About this exercise — All lines of the entries with "females" in them must be listed.

◇ ◇ ◇ ◇ ◇

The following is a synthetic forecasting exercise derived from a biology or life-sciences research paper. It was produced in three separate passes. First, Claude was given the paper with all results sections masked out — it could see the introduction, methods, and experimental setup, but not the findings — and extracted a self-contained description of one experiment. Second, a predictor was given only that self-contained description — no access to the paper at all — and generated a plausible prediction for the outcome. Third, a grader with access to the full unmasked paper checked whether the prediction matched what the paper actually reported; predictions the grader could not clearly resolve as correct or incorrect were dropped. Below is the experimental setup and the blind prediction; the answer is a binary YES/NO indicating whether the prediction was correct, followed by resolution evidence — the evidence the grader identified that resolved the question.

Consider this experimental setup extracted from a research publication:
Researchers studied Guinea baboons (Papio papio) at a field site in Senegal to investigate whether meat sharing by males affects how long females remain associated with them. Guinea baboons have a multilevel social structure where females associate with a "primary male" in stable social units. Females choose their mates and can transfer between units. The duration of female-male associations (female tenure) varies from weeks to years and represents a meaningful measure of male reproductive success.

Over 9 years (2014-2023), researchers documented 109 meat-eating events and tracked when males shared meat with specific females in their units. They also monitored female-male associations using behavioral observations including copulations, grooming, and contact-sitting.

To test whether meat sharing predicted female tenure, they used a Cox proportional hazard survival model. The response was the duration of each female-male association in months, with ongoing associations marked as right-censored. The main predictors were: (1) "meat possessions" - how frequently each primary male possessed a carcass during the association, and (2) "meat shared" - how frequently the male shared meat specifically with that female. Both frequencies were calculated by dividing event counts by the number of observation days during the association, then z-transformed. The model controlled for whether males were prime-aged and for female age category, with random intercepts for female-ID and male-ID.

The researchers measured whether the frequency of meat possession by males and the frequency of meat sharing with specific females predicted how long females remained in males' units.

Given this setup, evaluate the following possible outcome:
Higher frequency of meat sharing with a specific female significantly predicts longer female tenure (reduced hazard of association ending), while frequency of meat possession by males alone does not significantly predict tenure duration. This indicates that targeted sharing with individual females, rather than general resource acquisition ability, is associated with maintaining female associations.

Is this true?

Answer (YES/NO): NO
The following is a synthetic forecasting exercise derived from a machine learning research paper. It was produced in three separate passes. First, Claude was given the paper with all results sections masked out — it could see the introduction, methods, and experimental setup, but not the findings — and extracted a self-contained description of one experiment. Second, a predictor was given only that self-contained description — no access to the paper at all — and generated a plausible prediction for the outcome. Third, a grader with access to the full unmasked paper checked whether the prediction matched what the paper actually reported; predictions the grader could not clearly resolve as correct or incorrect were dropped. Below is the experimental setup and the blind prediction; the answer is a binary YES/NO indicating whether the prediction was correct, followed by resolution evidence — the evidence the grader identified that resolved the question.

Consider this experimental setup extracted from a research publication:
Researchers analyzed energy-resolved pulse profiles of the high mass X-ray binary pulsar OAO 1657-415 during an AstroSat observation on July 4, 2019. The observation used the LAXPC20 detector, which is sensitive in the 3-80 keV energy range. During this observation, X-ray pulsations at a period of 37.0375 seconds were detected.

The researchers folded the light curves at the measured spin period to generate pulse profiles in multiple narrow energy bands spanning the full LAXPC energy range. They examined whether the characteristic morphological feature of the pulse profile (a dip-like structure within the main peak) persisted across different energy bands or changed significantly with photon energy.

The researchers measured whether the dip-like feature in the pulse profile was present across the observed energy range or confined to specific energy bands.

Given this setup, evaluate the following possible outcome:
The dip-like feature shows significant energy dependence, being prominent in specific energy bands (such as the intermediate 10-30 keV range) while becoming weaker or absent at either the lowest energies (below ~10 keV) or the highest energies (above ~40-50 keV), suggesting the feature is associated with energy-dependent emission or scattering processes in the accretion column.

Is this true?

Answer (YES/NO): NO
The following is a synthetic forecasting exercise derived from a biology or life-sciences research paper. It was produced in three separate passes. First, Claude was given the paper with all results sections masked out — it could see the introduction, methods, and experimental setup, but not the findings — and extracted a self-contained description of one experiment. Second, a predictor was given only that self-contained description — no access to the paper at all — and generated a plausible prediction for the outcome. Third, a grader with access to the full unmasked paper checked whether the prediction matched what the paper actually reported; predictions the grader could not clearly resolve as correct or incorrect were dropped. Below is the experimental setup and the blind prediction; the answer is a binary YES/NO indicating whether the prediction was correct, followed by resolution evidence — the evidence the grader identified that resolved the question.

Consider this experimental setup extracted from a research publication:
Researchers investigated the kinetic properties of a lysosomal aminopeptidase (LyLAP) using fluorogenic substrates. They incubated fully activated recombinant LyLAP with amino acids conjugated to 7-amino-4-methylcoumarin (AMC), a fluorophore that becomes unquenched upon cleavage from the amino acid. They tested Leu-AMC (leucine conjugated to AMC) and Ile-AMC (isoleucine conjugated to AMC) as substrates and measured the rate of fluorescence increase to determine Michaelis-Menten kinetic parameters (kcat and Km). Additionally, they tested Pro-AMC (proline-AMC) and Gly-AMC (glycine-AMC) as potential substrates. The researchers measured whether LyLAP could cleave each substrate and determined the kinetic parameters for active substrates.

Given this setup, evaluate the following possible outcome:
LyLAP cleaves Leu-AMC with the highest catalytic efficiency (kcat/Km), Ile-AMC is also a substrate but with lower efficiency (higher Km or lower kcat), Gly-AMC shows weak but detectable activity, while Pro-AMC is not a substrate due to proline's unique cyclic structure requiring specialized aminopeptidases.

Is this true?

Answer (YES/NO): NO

◇ ◇ ◇ ◇ ◇

Result for this exercise —
Researchers studied Guinea baboons (Papio papio) at a field site in Senegal to investigate whether meat sharing by males affects how long females remain associated with them. Guinea baboons have a multilevel social structure where females associate with a "primary male" in stable social units. Females choose their mates and can transfer between units. The duration of female-male associations (female tenure) varies from weeks to years and represents a meaningful measure of male reproductive success.
Over 9 years (2014-2023), researchers documented 109 meat-eating events and tracked when males shared meat with specific females in their units. They also monitored female-male associations using behavioral observations including copulations, grooming, and contact-sitting.
The researchers measured whether the frequency of meat possession by males and the frequency of meat sharing with specific females predicted how long females remained in males' units.
Higher frequency of meat sharing with a specific female significantly predicts longer female tenure (reduced hazard of association ending), while frequency of meat possession by males alone does not significantly predict tenure duration. This indicates that targeted sharing with individual females, rather than general resource acquisition ability, is associated with maintaining female associations.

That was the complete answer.